***** Provided text *****

Well no, knowledge is knowledge afterall, so ultimately the content of whats actually learnt isnt different!! I was thinking in particular about........ MATHS!!!! Also the teaching methods here (certainly in the spanish schools I've seen) seem to be more strict and less "fun"??? Is that a bad thing tho????

Jo xxx


----------



## xabiaxica (Jun 23, 2009)

jojo said:


> Well no, knowledge is knowledge afterall, so ultimately the content of whats actually learnt isnt different!! I was thinking in particular about........ MATHS!!!! Also the teaching methods here (certainly in the spanish schools I've seen) seem to be more strict and less "fun"??? Is that a bad thing tho????
> 
> Jo xxx


maths is probably the one I can compare most directly since I teach it from both Spanish & English textbooks (and Valenciano)

yes - the methods are completely different as far as long division & multiplication are concerned - but there the difference ends tbh


and a completely bilingual English kid (like mine) could easily pass a GCSE if they studied for graduado

but not the other way around

in 2008/9 I was teaching 2 teens - one of them in Spanish school for graduado & one for GCSE maths

the required level of knowledge & understanding was frighteningly higher for the graduado than for GCSE - required topics in Spain weren't even touched upon for GCSE


----------

***** Entries *****

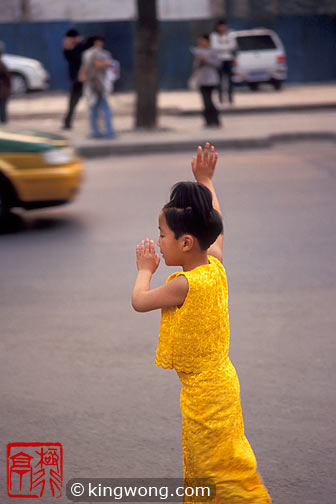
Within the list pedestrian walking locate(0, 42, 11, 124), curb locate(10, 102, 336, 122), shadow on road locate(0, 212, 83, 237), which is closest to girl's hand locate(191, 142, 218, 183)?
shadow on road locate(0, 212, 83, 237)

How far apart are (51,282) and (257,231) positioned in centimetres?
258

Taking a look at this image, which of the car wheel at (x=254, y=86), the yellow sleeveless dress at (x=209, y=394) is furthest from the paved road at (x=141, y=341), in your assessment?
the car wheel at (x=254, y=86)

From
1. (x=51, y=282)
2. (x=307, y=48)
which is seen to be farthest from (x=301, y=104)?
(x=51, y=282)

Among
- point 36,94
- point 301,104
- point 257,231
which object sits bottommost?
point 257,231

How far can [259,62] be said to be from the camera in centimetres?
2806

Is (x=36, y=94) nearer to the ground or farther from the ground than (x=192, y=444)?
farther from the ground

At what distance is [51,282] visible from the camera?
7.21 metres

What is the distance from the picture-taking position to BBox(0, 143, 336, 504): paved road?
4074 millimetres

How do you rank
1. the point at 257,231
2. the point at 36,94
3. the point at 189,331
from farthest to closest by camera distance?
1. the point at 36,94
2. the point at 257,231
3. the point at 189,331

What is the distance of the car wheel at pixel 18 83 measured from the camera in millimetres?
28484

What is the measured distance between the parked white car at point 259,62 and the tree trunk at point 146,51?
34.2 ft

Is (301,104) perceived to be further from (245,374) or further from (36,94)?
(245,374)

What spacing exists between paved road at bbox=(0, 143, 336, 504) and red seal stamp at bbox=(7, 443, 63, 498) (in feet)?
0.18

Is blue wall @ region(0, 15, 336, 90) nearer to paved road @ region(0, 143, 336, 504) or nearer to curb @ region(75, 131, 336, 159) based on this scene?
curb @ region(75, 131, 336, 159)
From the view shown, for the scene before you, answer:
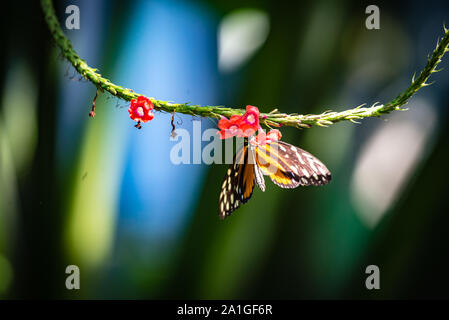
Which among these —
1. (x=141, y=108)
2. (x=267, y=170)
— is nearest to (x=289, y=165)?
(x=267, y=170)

*****
***** Entries *****

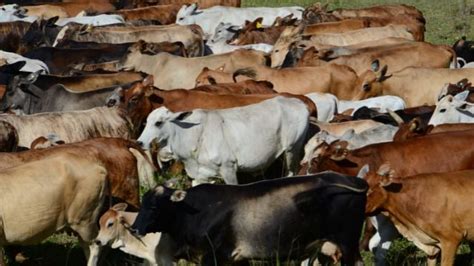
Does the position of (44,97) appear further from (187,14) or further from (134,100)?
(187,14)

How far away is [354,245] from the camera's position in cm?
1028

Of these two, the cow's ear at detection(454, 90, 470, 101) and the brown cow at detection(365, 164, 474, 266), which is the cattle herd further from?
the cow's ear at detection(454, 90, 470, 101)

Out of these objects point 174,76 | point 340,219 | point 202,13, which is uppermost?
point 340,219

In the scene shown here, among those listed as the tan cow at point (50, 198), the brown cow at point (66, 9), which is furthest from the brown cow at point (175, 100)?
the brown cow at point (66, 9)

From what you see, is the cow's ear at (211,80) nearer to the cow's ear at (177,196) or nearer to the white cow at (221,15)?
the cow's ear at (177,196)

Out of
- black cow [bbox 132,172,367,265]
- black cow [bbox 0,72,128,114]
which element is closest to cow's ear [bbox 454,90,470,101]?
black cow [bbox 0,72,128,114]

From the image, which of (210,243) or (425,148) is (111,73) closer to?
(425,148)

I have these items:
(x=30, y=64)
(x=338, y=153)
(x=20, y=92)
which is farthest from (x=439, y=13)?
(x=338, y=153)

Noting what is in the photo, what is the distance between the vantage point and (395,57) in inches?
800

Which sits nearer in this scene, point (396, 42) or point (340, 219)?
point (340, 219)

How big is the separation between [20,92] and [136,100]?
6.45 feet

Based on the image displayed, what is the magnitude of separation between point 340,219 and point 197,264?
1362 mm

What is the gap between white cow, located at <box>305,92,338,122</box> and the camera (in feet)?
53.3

*****
***** Entries *****

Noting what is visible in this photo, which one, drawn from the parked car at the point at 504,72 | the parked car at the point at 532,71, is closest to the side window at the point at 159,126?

*****

• _Given instruction_: In the forum thread comparing Spanish and English schooling, in which languages does xabiaxica say they teach maths?

• _Output for this task_: Spanish, English and Valenciano.